Por María Rosa Lojo
Prácticamente no recuerdo un momento de mi vida en el que no haya leído o escrito. Mi abuela Julia me enseñó a hacer ambas cosas mucho antes de ir a la escuela. También pintaba: todo tipo de seres fantásticos mezclados con naturalezas vivas. Pero eso dejé de hacerlo, y quedó como una asignatura pendiente que ahora ha recogido mi hija Leonor.
A los tres o cuatro años que tenía en esta foto había decidido ya que trazar imágenes y signos sobre papeles, o descifrarlos, sería una ocupación fundamental del resto de mi vida. Pero para escribir y pintar, naturalmente, necesitaba una mesa.
No podía ser cualquier mesa. No bastaban la de la cocina ni la de la sala, ocupadas también por otras personas y para hacer otras cosas. Deseaba con desesperación una mesa destinada solamente a esos rituales exclusivos. Una mesa cómplice, confidente de todos los secretos del oficio, donde cada rayita o raspón fuese un trazo cifrado en un mapa personal, un archivo de memoria. Claro que entonces no me lo planteaba así.

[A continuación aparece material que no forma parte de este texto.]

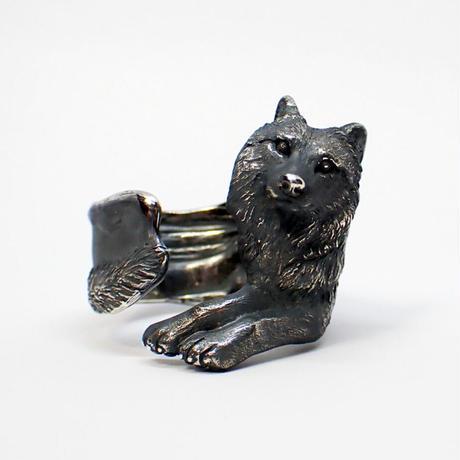 オオカミ寛ぎリング(black)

Sólo tenía el sueño de la “mesa propia” que me legitimara, también, ante los ojos de los adultos y convalidase, frente a ellos, la importancia y la utilidad de mis ocupaciones.
No asistí al jardín de infantes. Quizás porque no había uno cerca, o por los temores de mis padres, para quienes fui durante seis años una hija única y un poco tardía. Acaso preferían que estuviese en casa cuidada por doña Julia, mi abuela materna. En vez de hablar con otros chicos mantenía largos diálogos con las plantas del patio y con los seres escondidos en ellas, siempre en español de Madrid, ya que no había salido a la calle lo suficiente como para aprender el argentino.